## Task statement
The output must match the entries below exactly.

## Entries provided
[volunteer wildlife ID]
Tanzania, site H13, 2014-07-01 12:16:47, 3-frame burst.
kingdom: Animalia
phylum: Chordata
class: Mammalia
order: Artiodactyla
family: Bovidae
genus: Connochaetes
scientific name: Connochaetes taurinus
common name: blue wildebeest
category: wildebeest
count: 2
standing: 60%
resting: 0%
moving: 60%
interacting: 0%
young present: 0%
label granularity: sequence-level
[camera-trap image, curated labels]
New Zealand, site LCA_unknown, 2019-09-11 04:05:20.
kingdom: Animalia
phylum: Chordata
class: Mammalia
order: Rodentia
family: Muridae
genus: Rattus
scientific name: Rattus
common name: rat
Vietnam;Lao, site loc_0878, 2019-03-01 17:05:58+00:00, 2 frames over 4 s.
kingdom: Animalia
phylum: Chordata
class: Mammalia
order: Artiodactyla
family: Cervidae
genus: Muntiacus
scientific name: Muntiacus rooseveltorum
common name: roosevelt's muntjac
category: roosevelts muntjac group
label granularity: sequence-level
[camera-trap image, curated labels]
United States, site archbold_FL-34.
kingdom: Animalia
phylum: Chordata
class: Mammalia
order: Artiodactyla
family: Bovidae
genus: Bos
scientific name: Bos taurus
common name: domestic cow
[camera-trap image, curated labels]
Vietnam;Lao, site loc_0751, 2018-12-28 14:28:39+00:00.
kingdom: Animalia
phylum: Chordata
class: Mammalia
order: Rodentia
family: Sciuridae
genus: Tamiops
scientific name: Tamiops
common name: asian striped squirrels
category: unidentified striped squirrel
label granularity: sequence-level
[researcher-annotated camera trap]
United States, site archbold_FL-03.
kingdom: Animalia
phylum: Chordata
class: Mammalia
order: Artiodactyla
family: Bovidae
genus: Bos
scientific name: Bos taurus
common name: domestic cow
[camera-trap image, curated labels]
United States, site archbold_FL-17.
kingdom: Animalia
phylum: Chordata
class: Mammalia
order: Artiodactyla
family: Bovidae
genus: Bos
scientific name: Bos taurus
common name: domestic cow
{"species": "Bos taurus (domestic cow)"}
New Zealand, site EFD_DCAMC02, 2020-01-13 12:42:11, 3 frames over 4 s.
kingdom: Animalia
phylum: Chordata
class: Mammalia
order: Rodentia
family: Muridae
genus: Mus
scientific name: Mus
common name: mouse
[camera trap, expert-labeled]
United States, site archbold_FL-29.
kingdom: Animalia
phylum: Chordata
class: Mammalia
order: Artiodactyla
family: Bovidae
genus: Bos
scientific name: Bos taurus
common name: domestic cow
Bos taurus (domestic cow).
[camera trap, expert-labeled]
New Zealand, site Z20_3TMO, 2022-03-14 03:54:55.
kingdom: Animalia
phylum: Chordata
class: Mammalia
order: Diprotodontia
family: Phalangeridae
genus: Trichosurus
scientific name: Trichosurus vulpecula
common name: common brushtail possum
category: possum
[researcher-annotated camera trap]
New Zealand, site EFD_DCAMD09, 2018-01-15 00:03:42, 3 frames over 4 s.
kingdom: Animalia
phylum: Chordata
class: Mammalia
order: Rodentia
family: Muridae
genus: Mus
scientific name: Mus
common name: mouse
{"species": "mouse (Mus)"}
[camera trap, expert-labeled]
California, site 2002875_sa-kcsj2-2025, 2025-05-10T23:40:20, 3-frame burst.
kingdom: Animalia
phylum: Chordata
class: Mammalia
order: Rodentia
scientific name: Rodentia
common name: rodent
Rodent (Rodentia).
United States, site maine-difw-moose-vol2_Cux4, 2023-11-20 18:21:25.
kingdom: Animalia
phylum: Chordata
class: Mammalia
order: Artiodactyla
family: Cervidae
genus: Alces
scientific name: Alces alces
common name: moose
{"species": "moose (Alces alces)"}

## Answer for the task
[volunteer wildlife ID]
Tanzania, site H13, 2014-07-01 12:16:47, 3-frame burst.
kingdom: Animalia
phylum: Chordata
class: Mammalia
order: Artiodactyla
family: Bovidae
genus: Connochaetes
scientific name: Connochaetes taurinus
common name: blue wildebeest
category: wildebeest
count: 2
standing: 60%
resting: 0%
moving: 60%
interacting: 0%
young present: 0%
label granularity: sequence-level
[camera-trap image, curated labels]
New Zealand, site LCA_unknown, 2019-09-11 04:05:20.
kingdom: Animalia
phylum: Chordata
class: Mammalia
order: Rodentia
family: Muridae
genus: Rattus
scientific name: Rattus
common name: rat
Vietnam;Lao, site loc_0878, 2019-03-01 17:05:58+00:00, 2 frames over 4 s.
kingdom: Animalia
phylum: Chordata
class: Mammalia
order: Artiodactyla
family: Cervidae
genus: Muntiacus
scientific name: Muntiacus rooseveltorum
common name: roosevelt's muntjac
category: roosevelts muntjac group
label granularity: sequence-level
[camera-trap image, curated labels]
United States, site archbold_FL-34.
kingdom: Animalia
phylum: Chordata
class: Mammalia
order: Artiodactyla
family: Bovidae
genus: Bos
scientific name: Bos taurus
common name: domestic cow
[camera-trap image, curated labels]
Vietnam;Lao, site loc_0751, 2018-12-28 14:28:39+00:00.
kingdom: Animalia
phylum: Chordata
class: Mammalia
order: Rodentia
family: Sciuridae
genus: Tamiops
scientific name: Tamiops
common name: asian striped squirrels
category: unidentified striped squirrel
label granularity: sequence-level
[researcher-annotated camera trap]
United States, site archbold_FL-03.
kingdom: Animalia
phylum: Chordata
class: Mammalia
order: Artiodactyla
family: Bovidae
genus: Bos
scientific name: Bos taurus
common name: domestic cow
[camera-trap image, curated labels]
United States, site archbold_FL-17.
kingdom: Animalia
phylum: Chordata
class: Mammalia
order: Artiodactyla
family: Bovidae
genus: Bos
scientific name: Bos taurus
common name: domestic cow
{"species": "Bos taurus (domestic cow)"}
New Zealand, site EFD_DCAMC02, 2020-01-13 12:42:11, 3 frames over 4 s.
kingdom: Animalia
phylum: Chordata
class: Mammalia
order: Rodentia
family: Muridae
genus: Mus
scientific name: Mus
common name: mouse
[camera trap, expert-labeled]
United States, site archbold_FL-29.
kingdom: Animalia
phylum: Chordata
class: Mammalia
order: Artiodactyla
family: Bovidae
genus: Bos
scientific name: Bos taurus
common name: domestic cow
Bos taurus (domestic cow).
[camera trap, expert-labeled]
New Zealand, site Z20_3TMO, 2022-03-14 03:54:55.
kingdom: Animalia
phylum: Chordata
class: Mammalia
order: Diprotodontia
family: Phalangeridae
genus: Trichosurus
scientific name: Trichosurus vulpecula
common name: common brushtail possum
category: possum
[researcher-annotated camera trap]
New Zealand, site EFD_DCAMD09, 2018-01-15 00:03:42, 3 frames over 4 s.
kingdom: Animalia
phylum: Chordata
class: Mammalia
order: Rodentia
family: Muridae
genus: Mus
scientific name: Mus
common name: mouse
{"species": "mouse (Mus)"}
[camera trap, expert-labeled]
California, site 2002875_sa-kcsj2-2025, 2025-05-10T23:40:20, 3-frame burst.
kingdom: Animalia
phylum: Chordata
class: Mammalia
order: Rodentia
scientific name: Rodentia
common name: rodent
Rodent (Rodentia).
United States, site maine-difw-moose-vol2_Cux4, 2023-11-20 18:21:25.
kingdom: Animalia
phylum: Chordata
class: Mammalia
order: Artiodactyla
family: Cervidae
genus: Alces
scientific name: Alces alces
common name: moose
{"species": "moose (Alces alces)"}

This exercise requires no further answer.